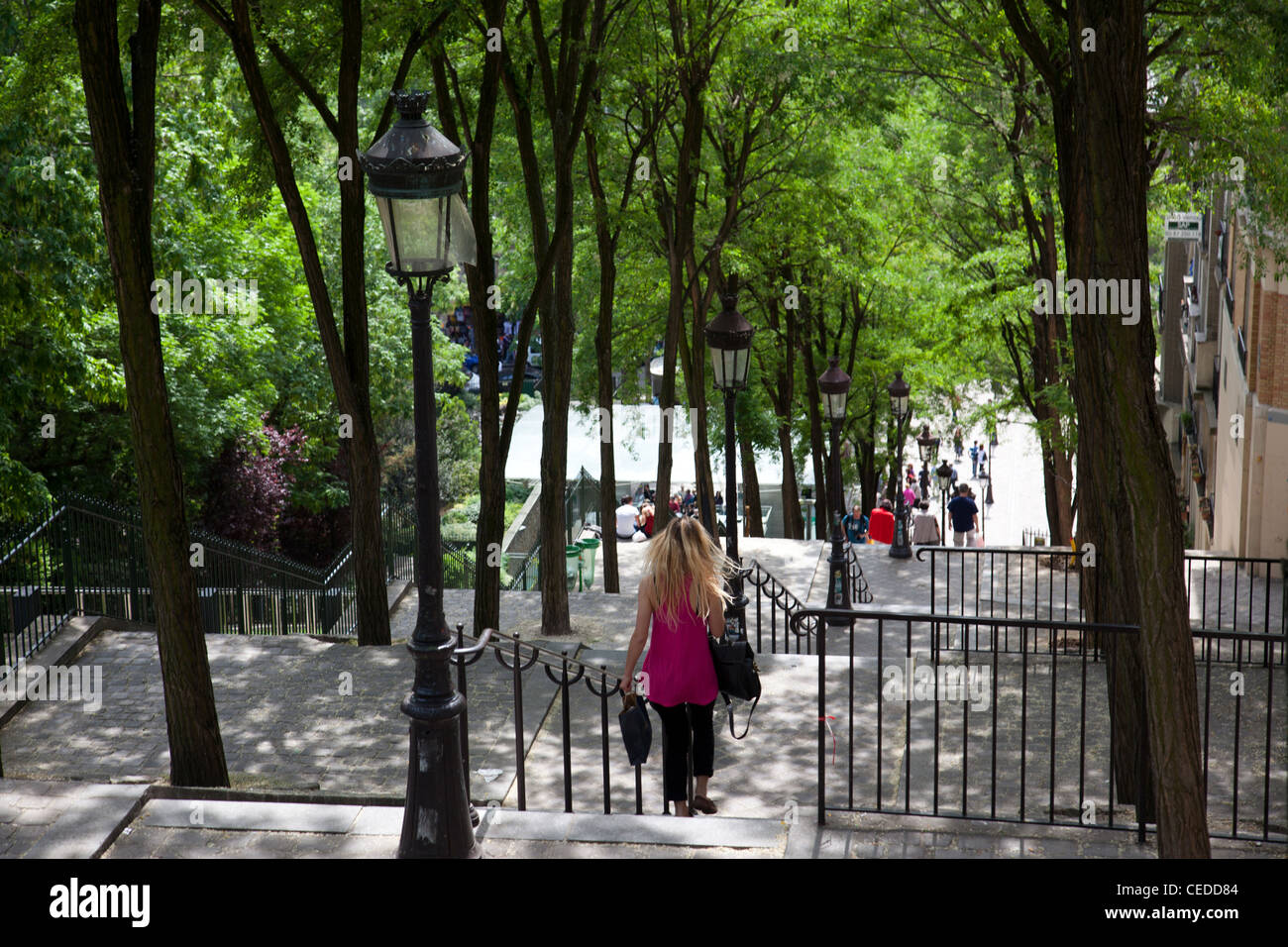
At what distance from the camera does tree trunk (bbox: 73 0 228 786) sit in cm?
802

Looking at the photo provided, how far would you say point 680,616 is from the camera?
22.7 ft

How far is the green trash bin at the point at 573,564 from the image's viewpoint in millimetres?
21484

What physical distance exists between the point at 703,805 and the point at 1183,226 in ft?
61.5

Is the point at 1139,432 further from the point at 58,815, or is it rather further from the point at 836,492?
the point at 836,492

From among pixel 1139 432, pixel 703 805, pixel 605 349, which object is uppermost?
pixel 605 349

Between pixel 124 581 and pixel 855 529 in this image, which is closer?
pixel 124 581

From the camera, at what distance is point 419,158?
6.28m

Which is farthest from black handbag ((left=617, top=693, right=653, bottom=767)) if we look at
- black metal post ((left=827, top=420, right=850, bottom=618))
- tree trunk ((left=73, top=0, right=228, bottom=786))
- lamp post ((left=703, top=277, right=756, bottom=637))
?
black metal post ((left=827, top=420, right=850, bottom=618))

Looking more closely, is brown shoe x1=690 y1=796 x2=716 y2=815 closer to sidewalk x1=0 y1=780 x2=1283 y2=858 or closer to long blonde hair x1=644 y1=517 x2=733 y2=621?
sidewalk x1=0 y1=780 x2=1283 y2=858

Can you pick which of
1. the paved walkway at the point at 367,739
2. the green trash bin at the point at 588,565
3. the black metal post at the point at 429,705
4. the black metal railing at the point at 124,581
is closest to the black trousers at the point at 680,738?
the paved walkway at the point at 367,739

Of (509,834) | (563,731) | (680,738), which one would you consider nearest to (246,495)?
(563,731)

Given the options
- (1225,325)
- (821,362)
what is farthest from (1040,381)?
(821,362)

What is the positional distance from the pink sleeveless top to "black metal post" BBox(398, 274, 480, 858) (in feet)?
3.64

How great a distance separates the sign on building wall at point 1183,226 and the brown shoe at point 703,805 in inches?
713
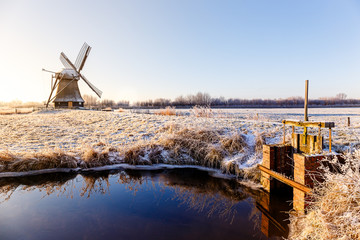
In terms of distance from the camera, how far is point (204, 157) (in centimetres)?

SHORT EXERCISE:
Copy the lines above word for word, leaving out the pictures.

OUTPUT OF THE EXERCISE:
At what distance from the camera does tree trunk (bbox: 73 0 228 786) sit in cm?
802

Looking at the photo provided, how far would you say point 680,616 is from the camera?
22.7 ft

How far is the green trash bin at the point at 573,564 from the image's viewpoint in millimetres?
21484

What physical distance exists between the point at 703,805 and the point at 1183,226 in ft?
61.5

Is the point at 1139,432 further from the point at 58,815, or is it rather further from the point at 836,492?
the point at 836,492

From among pixel 1139 432, pixel 703 805, pixel 605 349, which object is uppermost?
pixel 605 349

Between pixel 124 581 and pixel 855 529 in this image, which is closer?
pixel 124 581

From the camera, at what distance is point 419,158?
6.28m

Which is farthest from black handbag ((left=617, top=693, right=653, bottom=767)) if we look at
- black metal post ((left=827, top=420, right=850, bottom=618))
- tree trunk ((left=73, top=0, right=228, bottom=786))
- lamp post ((left=703, top=277, right=756, bottom=637))
?
black metal post ((left=827, top=420, right=850, bottom=618))

Looking more closely, is brown shoe x1=690 y1=796 x2=716 y2=815 closer to sidewalk x1=0 y1=780 x2=1283 y2=858 or closer to long blonde hair x1=644 y1=517 x2=733 y2=621?
sidewalk x1=0 y1=780 x2=1283 y2=858

Can you pick which of
1. the paved walkway at the point at 367,739
2. the green trash bin at the point at 588,565
3. the black metal post at the point at 429,705
4. the black metal railing at the point at 124,581
is closest to the black trousers at the point at 680,738?
the paved walkway at the point at 367,739

Of (509,834) | (563,731) | (680,738), which one would you consider nearest to (246,495)?
(563,731)

Given the options
- (1225,325)
- (821,362)
what is farthest from (1040,381)?
(821,362)

What is the positional distance from the pink sleeveless top to "black metal post" BBox(398, 274, 480, 858) (in feet)?
3.64

How great a distance separates the sign on building wall at point 1183,226 and the brown shoe at point 703,805 in inches?
713
In terms of distance from the camera, how far is point (204, 157) (in centimetres)?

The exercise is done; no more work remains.